Judy (Jessica Ransom) and husband Johnny (Neil McDermott) are the epitome of fifties bliss: ‘traditional’ values; rock ‘n’ roll chic and a pristine home straight out of a Doris Day movie.
Scratch the wipe-clean surfaces though, and something else is going on. Firstly, they’re a twenty-first-century couple who, to all intents and purposes, are playing house, with Judy having given up a decent career, nostalgic for a time that was decades before they were both born. And the metaphorical cracks in their perfect brightly polished Formica surfaces are getting bigger. Money problems are starting to bubble up. Judy’s solution? Keep cleaning, keep smiling. She can sell some vintage dresses on eBay.

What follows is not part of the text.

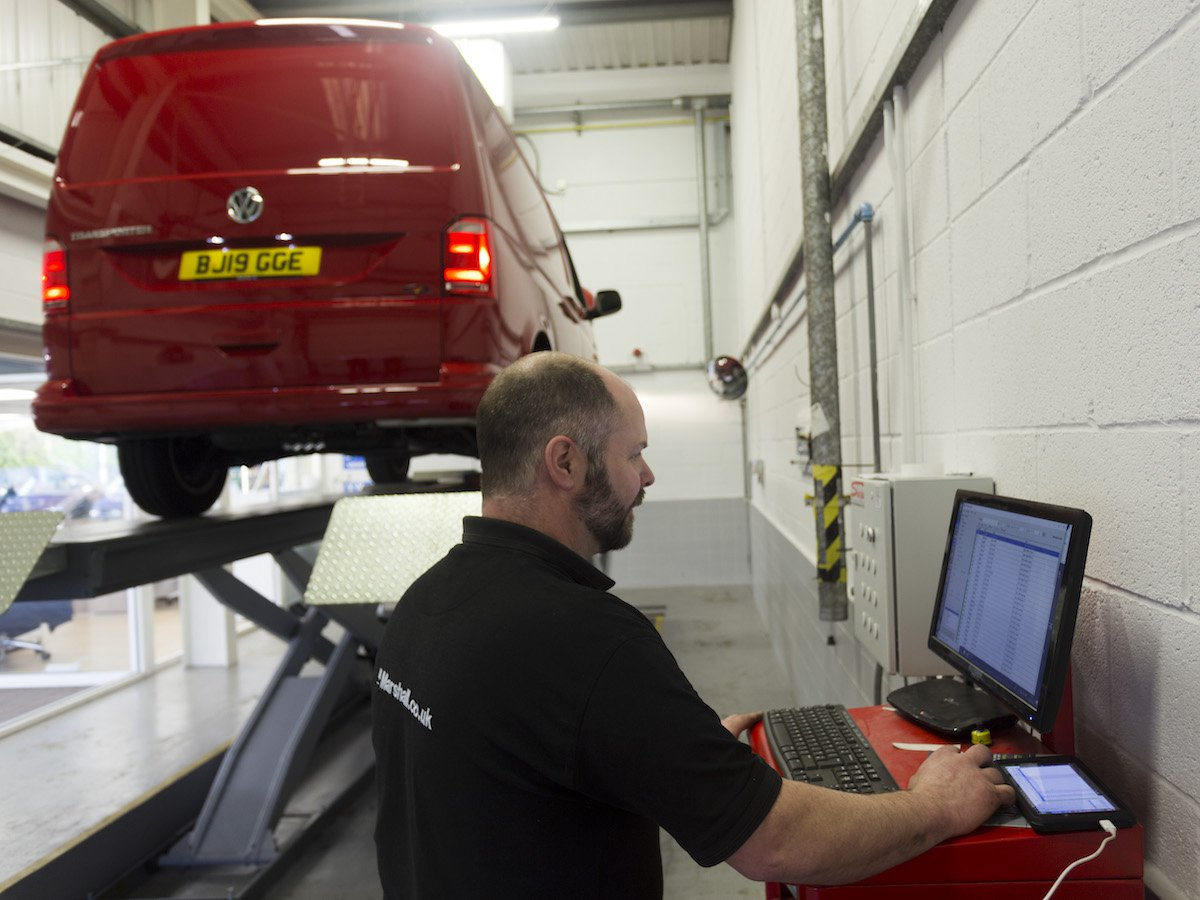 Volkswagen's central vehicle database means any Van Centre technician in the UK can quickly see a van's history.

However, Judy’s straight-talking, politically active mum Sylvia (a luminous, forceful but tender Diane Keen) is having none of it. In a particularly potent scene, she reminds Judy that the decade her daughter idolises was, in the UK, post-war, repressive, grey and hardly the stuff of Hollywood romance fantasies. Judy counters her argument by insisting her choice to look backwards is a feminist decision. Sylvia casually reminds her that ‘this isn’t what I fought for’.
Laura Wade’s script undeniably has a lot of fun with its subject matter, taking a sharp stiletto heel to rom-com tropes and social mores. The cast – including a fierce Shanez Pattni bringing some much-needed cynicism as Johnny’s outspoken boss Alex – are perfectly fine, but there’s a struggle in Tamara Harvey’s direction to reconcile the knockabout humour of the first half with the darker tones of the second. Clumsy dance interludes between scenes add little to the production.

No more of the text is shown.